葬儀が進む間もおばあちゃんにたくさん話しかけて、最後に棺の中におばあちゃんの好きなものをたくさん入れてあげた。頬を触って、おでこを触って「ほんとありがとうね。食べ物たくさん入れたから天国でたくさん食べてね。声も出なくて大変だったね。天国では声が枯れるくらいたくさん話してね」

体は冷たかったけど、寂しくはなかった。うん、大丈夫。前を向いて生きれそうだ。

火葬が終わって家に帰った。

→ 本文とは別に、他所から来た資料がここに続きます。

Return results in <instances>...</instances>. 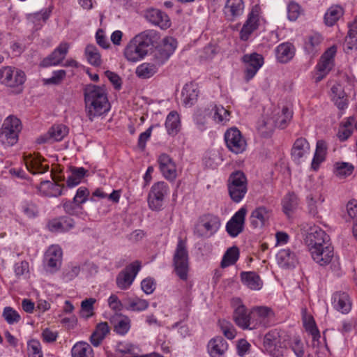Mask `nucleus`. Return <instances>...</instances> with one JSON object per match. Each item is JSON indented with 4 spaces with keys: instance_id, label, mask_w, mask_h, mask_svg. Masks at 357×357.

すぐにおばあちゃんに買っていったあんまきと同じものを食べることにした。

「待って、天国って入場手続きとかあるのかな、まだおばあちゃんあんまき食べてないかな、いや天国だぞそんな堅苦しくないでしょ、今食べてるよ」と意味のわからない妄想をしながらあんまきをかじった。

「ばあちゃん、あんまき美味しい?」「和菓子食べた?漬物は?」「お花たくさん入れたけど、見てくれた?」

おばあちゃんにたくさん質問していたら、あっという間にあんまきが残りひと口になっていた。

「相変わらずバクバク食べちゃってごめんね笑きっとおばあちゃんもすぐに食べちゃうと思うからさ、僕が天国行くときにはお花も和菓子もたくさん抱えて会いにいくね。そのとき積もりに積もったお話をしましょう。まだ話せていないことたくさんあるんだ、おばあちゃんに聞きたいこともたくさんあるんだ」

あんまきの最後の一口を食べて僕の夏が終わった。